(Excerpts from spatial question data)
START

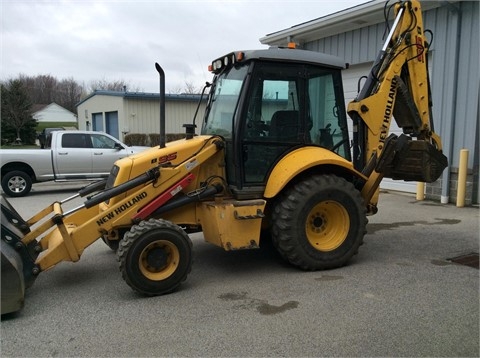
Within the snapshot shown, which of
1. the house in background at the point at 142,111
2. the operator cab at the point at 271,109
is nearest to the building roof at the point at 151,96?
the house in background at the point at 142,111

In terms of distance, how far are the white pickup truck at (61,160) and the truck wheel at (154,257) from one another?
896 cm

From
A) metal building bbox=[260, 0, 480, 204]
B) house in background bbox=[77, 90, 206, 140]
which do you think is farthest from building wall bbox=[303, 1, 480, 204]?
house in background bbox=[77, 90, 206, 140]

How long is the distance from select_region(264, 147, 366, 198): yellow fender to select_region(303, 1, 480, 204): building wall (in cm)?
496

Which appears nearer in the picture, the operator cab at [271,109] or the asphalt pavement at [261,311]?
the asphalt pavement at [261,311]

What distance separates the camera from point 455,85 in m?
9.02

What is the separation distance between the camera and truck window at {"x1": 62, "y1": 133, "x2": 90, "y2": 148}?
12844 mm

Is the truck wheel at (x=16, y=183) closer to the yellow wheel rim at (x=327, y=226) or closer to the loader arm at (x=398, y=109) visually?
the yellow wheel rim at (x=327, y=226)

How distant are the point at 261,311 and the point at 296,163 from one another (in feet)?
5.68

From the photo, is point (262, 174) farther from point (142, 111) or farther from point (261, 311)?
point (142, 111)

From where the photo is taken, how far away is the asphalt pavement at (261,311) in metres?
3.50

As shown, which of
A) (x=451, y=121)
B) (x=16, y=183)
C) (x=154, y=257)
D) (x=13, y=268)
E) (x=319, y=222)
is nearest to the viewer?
(x=13, y=268)

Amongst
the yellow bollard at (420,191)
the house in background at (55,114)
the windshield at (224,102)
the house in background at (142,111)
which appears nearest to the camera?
the windshield at (224,102)

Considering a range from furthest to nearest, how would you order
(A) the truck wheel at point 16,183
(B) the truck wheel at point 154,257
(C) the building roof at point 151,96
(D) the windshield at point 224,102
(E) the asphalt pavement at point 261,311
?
1. (C) the building roof at point 151,96
2. (A) the truck wheel at point 16,183
3. (D) the windshield at point 224,102
4. (B) the truck wheel at point 154,257
5. (E) the asphalt pavement at point 261,311

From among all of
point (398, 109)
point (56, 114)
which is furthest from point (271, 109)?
point (56, 114)
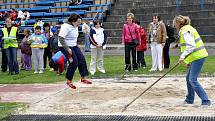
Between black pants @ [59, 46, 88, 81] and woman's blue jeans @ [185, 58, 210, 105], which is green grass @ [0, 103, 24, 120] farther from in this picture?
woman's blue jeans @ [185, 58, 210, 105]

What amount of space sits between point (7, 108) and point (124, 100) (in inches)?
99.2

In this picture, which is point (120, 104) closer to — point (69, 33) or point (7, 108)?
point (7, 108)

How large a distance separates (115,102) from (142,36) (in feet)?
24.3

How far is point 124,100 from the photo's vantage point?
403 inches

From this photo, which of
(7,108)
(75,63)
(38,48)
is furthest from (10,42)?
(7,108)

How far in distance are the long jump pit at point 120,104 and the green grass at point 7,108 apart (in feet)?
0.73

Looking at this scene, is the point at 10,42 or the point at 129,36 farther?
the point at 10,42

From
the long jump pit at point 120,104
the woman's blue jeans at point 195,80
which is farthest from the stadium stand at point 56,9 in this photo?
the woman's blue jeans at point 195,80

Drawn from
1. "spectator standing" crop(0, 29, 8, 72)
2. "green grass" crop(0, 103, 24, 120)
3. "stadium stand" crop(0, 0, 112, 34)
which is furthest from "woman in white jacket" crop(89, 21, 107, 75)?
"stadium stand" crop(0, 0, 112, 34)

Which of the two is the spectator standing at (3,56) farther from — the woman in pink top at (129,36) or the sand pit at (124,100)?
the sand pit at (124,100)

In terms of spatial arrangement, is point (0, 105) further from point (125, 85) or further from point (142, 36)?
point (142, 36)

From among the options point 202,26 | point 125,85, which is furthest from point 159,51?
point 202,26

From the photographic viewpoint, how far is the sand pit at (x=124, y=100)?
898cm

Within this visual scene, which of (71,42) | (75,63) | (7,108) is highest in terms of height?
(71,42)
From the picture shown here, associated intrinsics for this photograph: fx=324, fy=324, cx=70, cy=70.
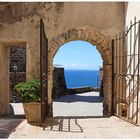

END

Copy the whole listing above word for word, leaving out the pictures.

## Output for this task
Within the snapshot shown, which of
1. the house in background at the point at 142,111
2. the operator cab at the point at 271,109
is nearest to the building roof at the point at 151,96?
the house in background at the point at 142,111

In terms of distance, how far are the white pickup truck at (61,160) and the truck wheel at (154,257) from one another?
896 cm

From
A) metal building bbox=[260, 0, 480, 204]
B) house in background bbox=[77, 90, 206, 140]
which do you think is farthest from building wall bbox=[303, 1, 480, 204]?
house in background bbox=[77, 90, 206, 140]

How long is the distance from select_region(264, 147, 366, 198): yellow fender to select_region(303, 1, 480, 204): building wall (in cm)?
496

Which appears nearer in the picture, the operator cab at [271,109] or the asphalt pavement at [261,311]?
the asphalt pavement at [261,311]

What distance separates the camera from point 455,85 in m?
9.02

What is the separation distance between the camera and truck window at {"x1": 62, "y1": 133, "x2": 90, "y2": 148}?
12844 mm

Is the truck wheel at (x=16, y=183) closer to the yellow wheel rim at (x=327, y=226) or closer to the loader arm at (x=398, y=109) visually?
the yellow wheel rim at (x=327, y=226)

How distant are the point at 261,311 and the point at 296,163 from one another (in feet)?
5.68

From the photo, is point (262, 174) farther from point (142, 111) or farther from point (261, 311)?
point (142, 111)

From where the photo is taken, how far away is the asphalt pavement at (261,311) in metres?
3.50

As shown, which of
A) (x=451, y=121)
B) (x=16, y=183)
C) (x=154, y=257)
D) (x=13, y=268)
E) (x=319, y=222)
is nearest to the viewer?
(x=13, y=268)

Amongst
the yellow bollard at (420,191)
the house in background at (55,114)
the windshield at (224,102)
the house in background at (142,111)
which appears nearest to the camera?
the windshield at (224,102)

Considering a range from furthest to nearest, how would you order
(A) the truck wheel at point 16,183
(B) the truck wheel at point 154,257
(C) the building roof at point 151,96
(D) the windshield at point 224,102
(E) the asphalt pavement at point 261,311
?
1. (C) the building roof at point 151,96
2. (A) the truck wheel at point 16,183
3. (D) the windshield at point 224,102
4. (B) the truck wheel at point 154,257
5. (E) the asphalt pavement at point 261,311

From among all of
point (398, 109)
point (56, 114)
which is furthest from point (271, 109)?
point (56, 114)
Between black pants @ [59, 46, 88, 81] and woman's blue jeans @ [185, 58, 210, 105], which is green grass @ [0, 103, 24, 120] farther from in this picture?
woman's blue jeans @ [185, 58, 210, 105]

What amount of space sits between point (7, 108) and point (124, 100) (in inches)?
99.2

In this picture, which is point (120, 104) closer to — point (69, 33) or point (7, 108)?
point (7, 108)

How large a distance separates (115,102) from (142,36) (in feet)?
24.3

How far is point 124,100 from the photo's vantage point?
403 inches

From this photo, which of
(7,108)
(75,63)
(38,48)
is furthest from (10,42)?
(7,108)

How far in distance are the long jump pit at point 120,104 and the green grass at point 7,108 apart (in feet)?
0.73

Looking at this scene, is the point at 10,42 or the point at 129,36 farther?
the point at 10,42

From
the long jump pit at point 120,104
the woman's blue jeans at point 195,80
which is farthest from the stadium stand at point 56,9 in this photo?
the woman's blue jeans at point 195,80

Drawn from
1. "spectator standing" crop(0, 29, 8, 72)
2. "green grass" crop(0, 103, 24, 120)
3. "stadium stand" crop(0, 0, 112, 34)
which is furthest from "woman in white jacket" crop(89, 21, 107, 75)?
"stadium stand" crop(0, 0, 112, 34)

Which of the two is the spectator standing at (3,56) farther from — the woman in pink top at (129,36) or the sand pit at (124,100)?
the sand pit at (124,100)

In terms of spatial arrangement, is point (0, 105) further from point (125, 85) or further from point (142, 36)?
point (142, 36)

From among the options point 202,26 | point 125,85, which is furthest from point 159,51?
point 202,26

From the photographic viewpoint, how far is the sand pit at (x=124, y=100)?
898cm

Within this visual scene, which of (71,42) | (75,63) | (7,108) is highest in terms of height?
(71,42)
From the picture shown here, associated intrinsics for this photograph: fx=324, fy=324, cx=70, cy=70.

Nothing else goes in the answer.